[DATA EXTRACT]
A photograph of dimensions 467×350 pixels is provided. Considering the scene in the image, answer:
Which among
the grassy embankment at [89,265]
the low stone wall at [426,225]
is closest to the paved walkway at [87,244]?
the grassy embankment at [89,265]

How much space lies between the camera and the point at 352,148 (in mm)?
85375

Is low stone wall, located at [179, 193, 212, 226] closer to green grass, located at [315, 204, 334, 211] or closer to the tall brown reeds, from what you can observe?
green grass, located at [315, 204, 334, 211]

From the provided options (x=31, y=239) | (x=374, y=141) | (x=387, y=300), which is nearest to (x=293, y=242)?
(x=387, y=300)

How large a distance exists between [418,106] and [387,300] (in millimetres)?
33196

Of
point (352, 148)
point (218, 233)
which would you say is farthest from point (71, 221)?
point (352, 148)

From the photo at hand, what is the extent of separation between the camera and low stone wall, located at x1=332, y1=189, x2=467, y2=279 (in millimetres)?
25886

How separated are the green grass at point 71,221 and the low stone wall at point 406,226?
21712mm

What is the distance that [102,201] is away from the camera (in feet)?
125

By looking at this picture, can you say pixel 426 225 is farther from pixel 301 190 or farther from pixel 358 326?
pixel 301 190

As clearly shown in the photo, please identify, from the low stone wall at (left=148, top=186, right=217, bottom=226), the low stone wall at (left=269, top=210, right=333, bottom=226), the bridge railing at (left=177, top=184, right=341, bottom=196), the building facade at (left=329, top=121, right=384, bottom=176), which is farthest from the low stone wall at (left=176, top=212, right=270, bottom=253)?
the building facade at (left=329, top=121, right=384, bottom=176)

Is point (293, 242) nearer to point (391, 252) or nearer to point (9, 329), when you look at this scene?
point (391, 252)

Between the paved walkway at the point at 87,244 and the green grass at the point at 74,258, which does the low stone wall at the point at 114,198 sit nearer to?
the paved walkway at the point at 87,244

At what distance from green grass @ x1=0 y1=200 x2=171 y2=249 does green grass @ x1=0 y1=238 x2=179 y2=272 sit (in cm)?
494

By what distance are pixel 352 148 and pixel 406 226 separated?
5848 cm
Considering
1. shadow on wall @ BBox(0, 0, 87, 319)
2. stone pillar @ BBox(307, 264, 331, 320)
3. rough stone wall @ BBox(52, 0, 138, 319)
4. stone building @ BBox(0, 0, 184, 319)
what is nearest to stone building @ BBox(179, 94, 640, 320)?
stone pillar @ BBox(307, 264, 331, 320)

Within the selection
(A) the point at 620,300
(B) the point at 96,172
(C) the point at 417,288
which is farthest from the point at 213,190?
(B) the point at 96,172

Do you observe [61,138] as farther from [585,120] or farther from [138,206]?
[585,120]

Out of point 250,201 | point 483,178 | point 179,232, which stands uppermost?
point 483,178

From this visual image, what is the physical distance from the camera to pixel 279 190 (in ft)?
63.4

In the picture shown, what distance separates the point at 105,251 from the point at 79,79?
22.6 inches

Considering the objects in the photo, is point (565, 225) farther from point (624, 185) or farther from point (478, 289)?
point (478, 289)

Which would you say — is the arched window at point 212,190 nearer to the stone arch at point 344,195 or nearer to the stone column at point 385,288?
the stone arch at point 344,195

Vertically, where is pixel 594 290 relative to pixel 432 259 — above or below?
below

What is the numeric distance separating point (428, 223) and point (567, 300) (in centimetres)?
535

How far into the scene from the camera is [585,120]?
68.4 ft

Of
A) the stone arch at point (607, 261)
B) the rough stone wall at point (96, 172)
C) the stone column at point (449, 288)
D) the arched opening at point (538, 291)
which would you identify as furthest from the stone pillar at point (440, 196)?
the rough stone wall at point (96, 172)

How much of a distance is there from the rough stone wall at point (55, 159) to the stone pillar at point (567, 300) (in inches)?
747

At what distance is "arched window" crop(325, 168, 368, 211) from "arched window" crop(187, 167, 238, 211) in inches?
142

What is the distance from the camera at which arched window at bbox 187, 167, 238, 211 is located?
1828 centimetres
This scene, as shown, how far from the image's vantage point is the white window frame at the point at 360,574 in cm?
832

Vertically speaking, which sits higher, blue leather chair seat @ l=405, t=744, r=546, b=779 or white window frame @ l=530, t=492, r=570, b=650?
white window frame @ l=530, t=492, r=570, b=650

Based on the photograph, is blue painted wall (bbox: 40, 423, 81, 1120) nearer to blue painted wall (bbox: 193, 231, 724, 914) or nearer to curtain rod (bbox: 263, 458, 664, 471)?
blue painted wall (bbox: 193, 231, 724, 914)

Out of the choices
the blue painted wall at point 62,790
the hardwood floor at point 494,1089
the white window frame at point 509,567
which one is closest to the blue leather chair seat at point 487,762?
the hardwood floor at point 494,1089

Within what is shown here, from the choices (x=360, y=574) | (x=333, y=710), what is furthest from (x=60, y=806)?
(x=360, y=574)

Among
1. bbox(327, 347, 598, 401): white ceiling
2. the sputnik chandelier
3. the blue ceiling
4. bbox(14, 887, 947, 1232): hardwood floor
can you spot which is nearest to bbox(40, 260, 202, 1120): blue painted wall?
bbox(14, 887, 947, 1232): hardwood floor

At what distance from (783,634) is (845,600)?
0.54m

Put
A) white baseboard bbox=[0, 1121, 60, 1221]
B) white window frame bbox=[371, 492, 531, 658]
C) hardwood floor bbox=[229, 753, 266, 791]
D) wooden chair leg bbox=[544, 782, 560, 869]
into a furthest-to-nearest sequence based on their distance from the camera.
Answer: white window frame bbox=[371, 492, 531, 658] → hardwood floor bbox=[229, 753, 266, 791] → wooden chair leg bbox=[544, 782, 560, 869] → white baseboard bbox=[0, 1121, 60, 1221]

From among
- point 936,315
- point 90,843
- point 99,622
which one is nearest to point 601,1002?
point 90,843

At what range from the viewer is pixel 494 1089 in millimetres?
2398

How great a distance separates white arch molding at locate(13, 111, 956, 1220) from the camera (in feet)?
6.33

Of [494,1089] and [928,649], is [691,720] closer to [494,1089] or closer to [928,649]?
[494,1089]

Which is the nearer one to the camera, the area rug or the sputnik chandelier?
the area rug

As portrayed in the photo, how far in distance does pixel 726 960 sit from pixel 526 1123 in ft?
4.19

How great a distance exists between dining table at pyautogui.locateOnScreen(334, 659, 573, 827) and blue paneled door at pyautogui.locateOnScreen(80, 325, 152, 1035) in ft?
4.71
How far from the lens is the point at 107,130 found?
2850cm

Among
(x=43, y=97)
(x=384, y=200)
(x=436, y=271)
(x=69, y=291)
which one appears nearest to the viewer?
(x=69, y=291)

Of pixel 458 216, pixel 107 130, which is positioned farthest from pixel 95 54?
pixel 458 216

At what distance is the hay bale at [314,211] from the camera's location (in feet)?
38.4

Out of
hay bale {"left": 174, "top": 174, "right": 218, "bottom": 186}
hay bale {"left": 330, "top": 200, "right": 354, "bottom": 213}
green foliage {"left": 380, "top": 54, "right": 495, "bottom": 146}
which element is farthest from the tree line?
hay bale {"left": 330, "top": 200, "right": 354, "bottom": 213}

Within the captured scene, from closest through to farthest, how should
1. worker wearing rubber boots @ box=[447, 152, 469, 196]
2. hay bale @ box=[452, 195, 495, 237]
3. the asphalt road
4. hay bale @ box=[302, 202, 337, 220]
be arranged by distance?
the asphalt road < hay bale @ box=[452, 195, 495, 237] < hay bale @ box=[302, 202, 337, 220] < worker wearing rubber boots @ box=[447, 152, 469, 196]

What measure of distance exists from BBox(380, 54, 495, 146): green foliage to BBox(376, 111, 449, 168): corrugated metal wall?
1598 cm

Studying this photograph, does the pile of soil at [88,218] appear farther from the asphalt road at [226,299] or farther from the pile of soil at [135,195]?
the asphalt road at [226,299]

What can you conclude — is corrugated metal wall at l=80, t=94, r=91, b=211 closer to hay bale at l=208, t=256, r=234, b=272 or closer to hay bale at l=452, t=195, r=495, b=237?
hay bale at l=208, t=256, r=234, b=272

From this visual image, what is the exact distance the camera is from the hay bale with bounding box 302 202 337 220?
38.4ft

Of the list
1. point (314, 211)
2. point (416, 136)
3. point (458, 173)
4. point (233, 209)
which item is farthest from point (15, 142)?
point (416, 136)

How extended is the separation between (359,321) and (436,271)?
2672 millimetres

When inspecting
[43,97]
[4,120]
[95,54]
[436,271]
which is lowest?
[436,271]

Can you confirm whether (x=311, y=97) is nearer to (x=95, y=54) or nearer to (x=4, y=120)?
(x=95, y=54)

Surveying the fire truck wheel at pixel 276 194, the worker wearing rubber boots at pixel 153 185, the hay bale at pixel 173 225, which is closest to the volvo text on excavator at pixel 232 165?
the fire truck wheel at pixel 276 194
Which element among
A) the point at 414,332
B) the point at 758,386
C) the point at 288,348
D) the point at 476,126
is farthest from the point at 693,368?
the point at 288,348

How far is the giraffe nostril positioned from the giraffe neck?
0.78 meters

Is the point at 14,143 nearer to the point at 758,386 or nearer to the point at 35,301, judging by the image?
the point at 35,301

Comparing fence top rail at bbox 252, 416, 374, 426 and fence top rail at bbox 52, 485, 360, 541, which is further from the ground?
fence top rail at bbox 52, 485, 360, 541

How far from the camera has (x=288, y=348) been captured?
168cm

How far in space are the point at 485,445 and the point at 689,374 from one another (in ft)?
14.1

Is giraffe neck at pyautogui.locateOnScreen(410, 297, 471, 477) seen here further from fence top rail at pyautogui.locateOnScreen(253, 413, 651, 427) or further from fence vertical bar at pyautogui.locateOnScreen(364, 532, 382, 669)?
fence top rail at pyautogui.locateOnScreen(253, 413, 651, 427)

[TASK GOAL] Can you print, word for word, the stretch from the line containing "Surveying the fire" through the end of the records above?

[RESULT OF THE EXERCISE]
Surveying the fire truck wheel at pixel 276 194, the worker wearing rubber boots at pixel 153 185, the hay bale at pixel 173 225, which is closest to the volvo text on excavator at pixel 232 165?
the fire truck wheel at pixel 276 194
Which element among
A) the point at 414,332
B) the point at 758,386
C) the point at 288,348
D) the point at 476,126
is farthest from the point at 693,368?
the point at 288,348

How far is the giraffe nostril positioned from the giraffe neck?
0.78 meters

Is the point at 14,143 nearer to the point at 758,386 or nearer to the point at 35,301, judging by the image?
the point at 35,301

Comparing fence top rail at bbox 252, 416, 374, 426 and fence top rail at bbox 52, 485, 360, 541, which is further from the ground?
fence top rail at bbox 52, 485, 360, 541

How far from the camera has (x=288, y=348) been captured?
168cm

How far in space are the point at 485,445 and the point at 689,374 from one another (in ft)?
14.1

Is giraffe neck at pyautogui.locateOnScreen(410, 297, 471, 477) seen here further from fence top rail at pyautogui.locateOnScreen(253, 413, 651, 427) or further from fence vertical bar at pyautogui.locateOnScreen(364, 532, 382, 669)?
fence top rail at pyautogui.locateOnScreen(253, 413, 651, 427)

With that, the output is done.